(Scene-based reasoning records)
BEGIN

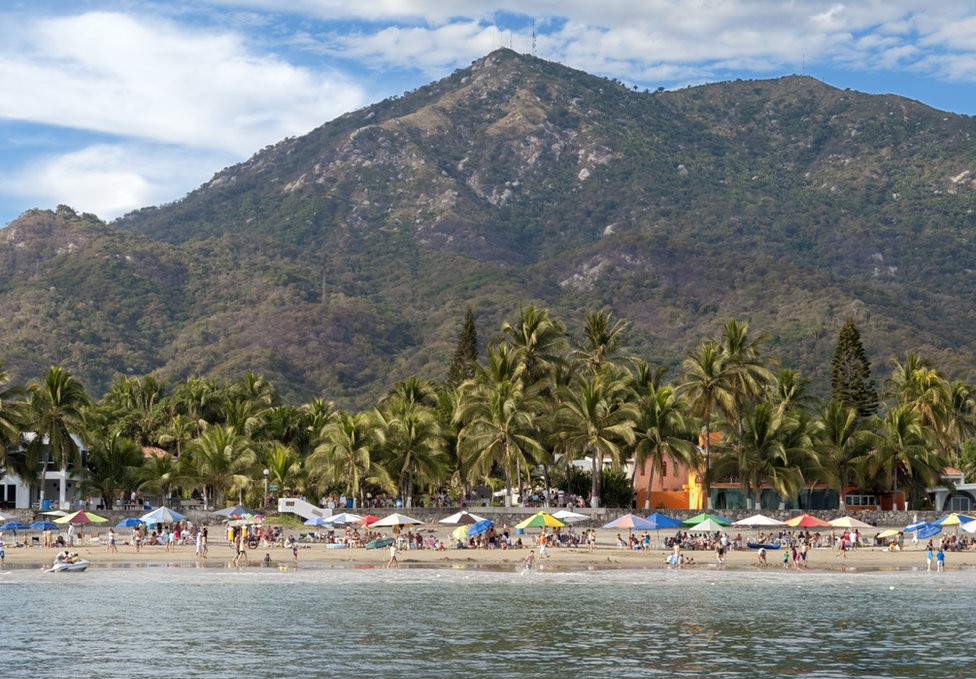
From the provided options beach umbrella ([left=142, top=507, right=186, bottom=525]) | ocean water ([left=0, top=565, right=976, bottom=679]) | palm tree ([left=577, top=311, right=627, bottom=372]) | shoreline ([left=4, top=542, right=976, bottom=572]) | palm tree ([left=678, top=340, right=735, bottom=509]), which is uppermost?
palm tree ([left=577, top=311, right=627, bottom=372])

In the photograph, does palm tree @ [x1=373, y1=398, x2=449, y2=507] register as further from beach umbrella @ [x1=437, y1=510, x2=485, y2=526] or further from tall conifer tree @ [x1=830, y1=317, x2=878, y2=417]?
tall conifer tree @ [x1=830, y1=317, x2=878, y2=417]

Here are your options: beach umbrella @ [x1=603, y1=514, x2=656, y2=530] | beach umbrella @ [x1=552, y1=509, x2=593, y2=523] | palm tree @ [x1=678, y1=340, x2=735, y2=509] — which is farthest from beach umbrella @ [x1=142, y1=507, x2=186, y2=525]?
palm tree @ [x1=678, y1=340, x2=735, y2=509]

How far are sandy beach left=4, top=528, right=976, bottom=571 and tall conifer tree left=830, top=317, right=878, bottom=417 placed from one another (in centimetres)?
2395

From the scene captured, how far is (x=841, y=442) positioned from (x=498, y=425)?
2397 cm

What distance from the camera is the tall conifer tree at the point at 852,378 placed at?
324ft

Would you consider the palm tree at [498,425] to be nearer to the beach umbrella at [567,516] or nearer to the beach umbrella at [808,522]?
the beach umbrella at [567,516]

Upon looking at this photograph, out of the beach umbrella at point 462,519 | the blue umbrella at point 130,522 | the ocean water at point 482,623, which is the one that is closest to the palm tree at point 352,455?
the beach umbrella at point 462,519

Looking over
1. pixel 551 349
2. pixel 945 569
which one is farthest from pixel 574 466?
pixel 945 569

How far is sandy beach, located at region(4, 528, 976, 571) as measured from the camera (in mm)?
66375

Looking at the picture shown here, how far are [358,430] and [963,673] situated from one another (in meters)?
50.8

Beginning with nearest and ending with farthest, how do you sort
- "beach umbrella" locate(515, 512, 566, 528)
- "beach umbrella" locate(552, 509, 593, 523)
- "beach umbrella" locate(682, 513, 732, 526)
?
1. "beach umbrella" locate(515, 512, 566, 528)
2. "beach umbrella" locate(682, 513, 732, 526)
3. "beach umbrella" locate(552, 509, 593, 523)

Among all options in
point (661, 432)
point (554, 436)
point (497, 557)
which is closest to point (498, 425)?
point (554, 436)

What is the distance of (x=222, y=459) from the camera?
83812 mm

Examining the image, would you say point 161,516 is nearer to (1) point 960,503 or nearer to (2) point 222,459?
(2) point 222,459
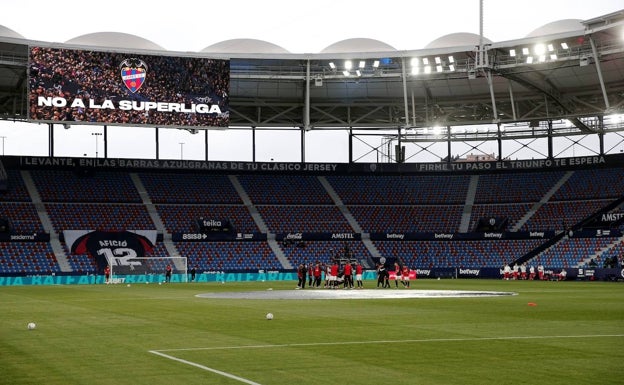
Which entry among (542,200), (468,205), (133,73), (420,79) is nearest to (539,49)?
(420,79)

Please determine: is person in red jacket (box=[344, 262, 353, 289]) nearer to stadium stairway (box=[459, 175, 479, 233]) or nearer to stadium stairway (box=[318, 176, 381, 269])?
stadium stairway (box=[318, 176, 381, 269])

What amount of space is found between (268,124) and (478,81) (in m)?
20.7

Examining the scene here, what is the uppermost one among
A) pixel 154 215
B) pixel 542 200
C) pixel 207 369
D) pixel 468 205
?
pixel 542 200

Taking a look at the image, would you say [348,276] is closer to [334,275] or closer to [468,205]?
[334,275]

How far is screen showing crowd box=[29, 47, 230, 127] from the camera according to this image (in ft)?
212

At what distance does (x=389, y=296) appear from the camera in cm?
4119

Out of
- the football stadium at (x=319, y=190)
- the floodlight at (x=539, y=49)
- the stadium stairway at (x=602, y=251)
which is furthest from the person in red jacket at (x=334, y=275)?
the stadium stairway at (x=602, y=251)

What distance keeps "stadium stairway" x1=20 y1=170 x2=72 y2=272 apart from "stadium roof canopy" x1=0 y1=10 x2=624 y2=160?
753 cm

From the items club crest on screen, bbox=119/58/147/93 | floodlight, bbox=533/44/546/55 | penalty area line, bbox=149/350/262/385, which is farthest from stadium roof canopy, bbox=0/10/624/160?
penalty area line, bbox=149/350/262/385

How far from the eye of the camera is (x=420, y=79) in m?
72.6

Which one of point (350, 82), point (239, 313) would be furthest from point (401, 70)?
point (239, 313)

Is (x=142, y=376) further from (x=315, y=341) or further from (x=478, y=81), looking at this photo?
(x=478, y=81)

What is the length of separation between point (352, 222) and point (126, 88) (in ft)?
94.0

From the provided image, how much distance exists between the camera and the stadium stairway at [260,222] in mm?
80562
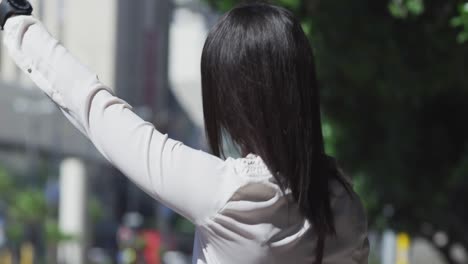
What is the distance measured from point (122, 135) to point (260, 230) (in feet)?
1.00

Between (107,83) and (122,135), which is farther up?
(122,135)

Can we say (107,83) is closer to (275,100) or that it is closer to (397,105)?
(397,105)

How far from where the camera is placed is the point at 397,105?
10.5 metres

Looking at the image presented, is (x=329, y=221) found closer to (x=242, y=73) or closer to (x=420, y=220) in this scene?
(x=242, y=73)

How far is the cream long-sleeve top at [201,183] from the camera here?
203 cm

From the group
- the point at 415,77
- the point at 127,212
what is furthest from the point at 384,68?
the point at 127,212

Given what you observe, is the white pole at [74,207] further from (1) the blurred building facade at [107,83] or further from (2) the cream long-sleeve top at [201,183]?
(2) the cream long-sleeve top at [201,183]

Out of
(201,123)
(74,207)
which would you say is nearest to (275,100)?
(201,123)

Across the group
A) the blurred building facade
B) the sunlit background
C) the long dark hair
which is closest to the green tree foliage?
the sunlit background

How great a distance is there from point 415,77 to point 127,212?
5868cm

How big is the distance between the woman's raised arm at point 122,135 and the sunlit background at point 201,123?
0.52 metres

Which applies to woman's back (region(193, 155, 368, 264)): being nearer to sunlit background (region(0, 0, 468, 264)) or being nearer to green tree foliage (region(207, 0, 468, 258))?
sunlit background (region(0, 0, 468, 264))

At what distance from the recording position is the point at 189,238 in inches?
2825

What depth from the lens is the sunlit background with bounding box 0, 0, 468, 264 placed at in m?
7.77
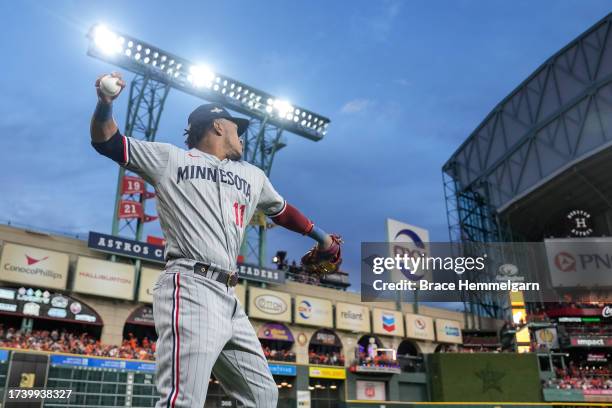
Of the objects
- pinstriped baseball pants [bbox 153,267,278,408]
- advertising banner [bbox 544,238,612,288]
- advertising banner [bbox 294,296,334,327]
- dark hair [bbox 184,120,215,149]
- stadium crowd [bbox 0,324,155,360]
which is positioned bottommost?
pinstriped baseball pants [bbox 153,267,278,408]

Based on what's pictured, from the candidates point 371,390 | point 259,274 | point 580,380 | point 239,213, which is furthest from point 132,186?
point 580,380

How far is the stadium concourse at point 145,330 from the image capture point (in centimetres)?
2514

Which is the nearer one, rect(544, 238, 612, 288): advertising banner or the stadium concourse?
the stadium concourse

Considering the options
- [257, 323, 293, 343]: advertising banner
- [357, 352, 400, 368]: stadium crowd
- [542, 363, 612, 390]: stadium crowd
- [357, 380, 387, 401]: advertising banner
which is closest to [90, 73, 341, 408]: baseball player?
[257, 323, 293, 343]: advertising banner

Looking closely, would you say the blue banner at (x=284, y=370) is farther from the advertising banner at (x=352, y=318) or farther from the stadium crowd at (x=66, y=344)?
the stadium crowd at (x=66, y=344)

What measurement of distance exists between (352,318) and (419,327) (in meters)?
6.31

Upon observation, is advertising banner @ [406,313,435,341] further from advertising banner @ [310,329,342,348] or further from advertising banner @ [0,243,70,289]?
advertising banner @ [0,243,70,289]

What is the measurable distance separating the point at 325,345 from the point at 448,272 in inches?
391

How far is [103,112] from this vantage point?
9.78 feet

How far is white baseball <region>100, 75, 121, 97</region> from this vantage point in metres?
2.91

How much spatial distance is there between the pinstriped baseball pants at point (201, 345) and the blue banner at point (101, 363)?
2363 centimetres

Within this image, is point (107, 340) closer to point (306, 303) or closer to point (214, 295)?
point (306, 303)

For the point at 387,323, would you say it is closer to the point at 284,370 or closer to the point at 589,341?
the point at 284,370

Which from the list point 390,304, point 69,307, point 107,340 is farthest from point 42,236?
point 390,304
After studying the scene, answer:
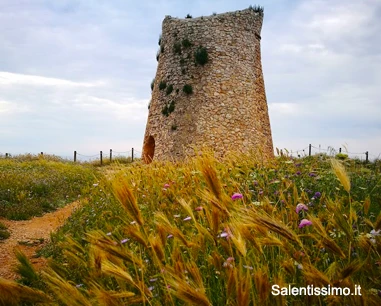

END

What this task involves: Output the records unchanged, beginning at the line that contains "How far is white" and continuing through the end of the records, with both ends included. Leave the pictures out.

Solution to this problem:
How far is white baseball <region>100, 75, 121, 97</region> from this vantage point in metres?
2.91

How much spatial distance is there between the pinstriped baseball pants at point (201, 345) and the blue banner at point (101, 363)?
2363 centimetres

Within this image, is point (107, 340) closer to point (306, 303) or closer to point (214, 295)?
point (306, 303)

For the point at 387,323, would you say it is closer to the point at 284,370 or closer to the point at 589,341?
the point at 284,370

Which from the list point 390,304, point 69,307, point 107,340 is farthest from point 42,236?
point 390,304
After studying the scene, answer:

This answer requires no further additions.